"""

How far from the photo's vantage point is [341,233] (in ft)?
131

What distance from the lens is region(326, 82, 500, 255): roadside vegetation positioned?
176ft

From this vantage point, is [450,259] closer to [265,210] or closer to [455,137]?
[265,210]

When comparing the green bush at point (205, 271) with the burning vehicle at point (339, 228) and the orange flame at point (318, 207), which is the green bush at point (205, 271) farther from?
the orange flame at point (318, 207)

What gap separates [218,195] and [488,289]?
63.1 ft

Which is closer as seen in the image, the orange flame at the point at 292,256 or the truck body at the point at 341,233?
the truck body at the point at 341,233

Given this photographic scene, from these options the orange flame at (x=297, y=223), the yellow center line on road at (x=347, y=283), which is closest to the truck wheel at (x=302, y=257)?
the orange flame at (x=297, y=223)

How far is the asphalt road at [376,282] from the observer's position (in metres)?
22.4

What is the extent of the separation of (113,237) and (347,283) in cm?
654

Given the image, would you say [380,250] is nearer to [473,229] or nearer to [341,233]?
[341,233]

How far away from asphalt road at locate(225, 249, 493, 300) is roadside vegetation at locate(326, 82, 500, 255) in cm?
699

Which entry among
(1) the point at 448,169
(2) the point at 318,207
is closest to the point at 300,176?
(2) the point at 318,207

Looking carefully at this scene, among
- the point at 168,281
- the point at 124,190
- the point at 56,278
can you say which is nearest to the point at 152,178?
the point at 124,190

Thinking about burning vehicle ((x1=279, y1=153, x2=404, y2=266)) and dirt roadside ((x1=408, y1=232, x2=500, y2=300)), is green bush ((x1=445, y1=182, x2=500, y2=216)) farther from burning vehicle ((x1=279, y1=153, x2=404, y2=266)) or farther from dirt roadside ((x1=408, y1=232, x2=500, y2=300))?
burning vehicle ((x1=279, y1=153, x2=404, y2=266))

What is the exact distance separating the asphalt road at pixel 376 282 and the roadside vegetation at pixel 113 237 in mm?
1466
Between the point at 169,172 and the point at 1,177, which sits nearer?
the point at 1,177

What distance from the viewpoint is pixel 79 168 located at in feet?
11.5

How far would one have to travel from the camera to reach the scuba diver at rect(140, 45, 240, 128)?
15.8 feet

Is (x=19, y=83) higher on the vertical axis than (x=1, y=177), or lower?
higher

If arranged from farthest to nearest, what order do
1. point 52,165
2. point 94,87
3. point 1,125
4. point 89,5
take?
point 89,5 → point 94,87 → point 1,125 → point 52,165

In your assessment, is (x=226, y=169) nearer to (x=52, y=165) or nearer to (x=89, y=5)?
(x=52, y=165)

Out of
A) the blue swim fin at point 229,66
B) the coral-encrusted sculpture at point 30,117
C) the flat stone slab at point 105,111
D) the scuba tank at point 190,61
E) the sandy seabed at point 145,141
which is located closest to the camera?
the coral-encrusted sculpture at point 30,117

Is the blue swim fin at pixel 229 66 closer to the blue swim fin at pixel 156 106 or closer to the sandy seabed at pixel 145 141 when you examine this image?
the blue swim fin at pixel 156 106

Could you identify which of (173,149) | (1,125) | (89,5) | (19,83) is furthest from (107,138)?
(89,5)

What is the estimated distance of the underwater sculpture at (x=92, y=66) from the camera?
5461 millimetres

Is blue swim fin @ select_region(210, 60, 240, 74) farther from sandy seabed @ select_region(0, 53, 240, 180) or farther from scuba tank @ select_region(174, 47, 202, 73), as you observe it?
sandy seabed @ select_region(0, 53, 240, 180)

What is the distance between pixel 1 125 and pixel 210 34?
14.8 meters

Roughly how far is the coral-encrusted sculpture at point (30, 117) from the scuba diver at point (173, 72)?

"""

__Problem to work on__.
Repeat the listing word for word, starting with the line that contains "In your assessment, is" and going on through the last line of the listing.

__Task result__.
In your assessment, is (x=226, y=169) nearer to (x=52, y=165) or nearer to (x=89, y=5)?
(x=52, y=165)

Out of
A) the blue swim fin at point 229,66
B) the coral-encrusted sculpture at point 30,117
C) the flat stone slab at point 105,111
D) the scuba tank at point 190,61
E) the sandy seabed at point 145,141
which is located closest to the camera?
the coral-encrusted sculpture at point 30,117

Is the blue swim fin at pixel 229 66 closer to the blue swim fin at pixel 156 106 or closer to the sandy seabed at pixel 145 141 when you examine this image?
the blue swim fin at pixel 156 106

Could you identify which of (173,149) | (1,125) | (89,5) | (19,83) is furthest from (107,138)?
(89,5)

What is the estimated distance of the underwater sculpture at (x=92, y=66) from the camera?
5461 millimetres

Is blue swim fin @ select_region(210, 60, 240, 74) farther from sandy seabed @ select_region(0, 53, 240, 180) or farther from scuba tank @ select_region(174, 47, 202, 73), as you observe it?
sandy seabed @ select_region(0, 53, 240, 180)

What is the distance between pixel 1 125 and pixel 210 34?
14.8 meters

Roughly how far is the coral-encrusted sculpture at point (30, 117) from the scuba diver at point (173, 72)?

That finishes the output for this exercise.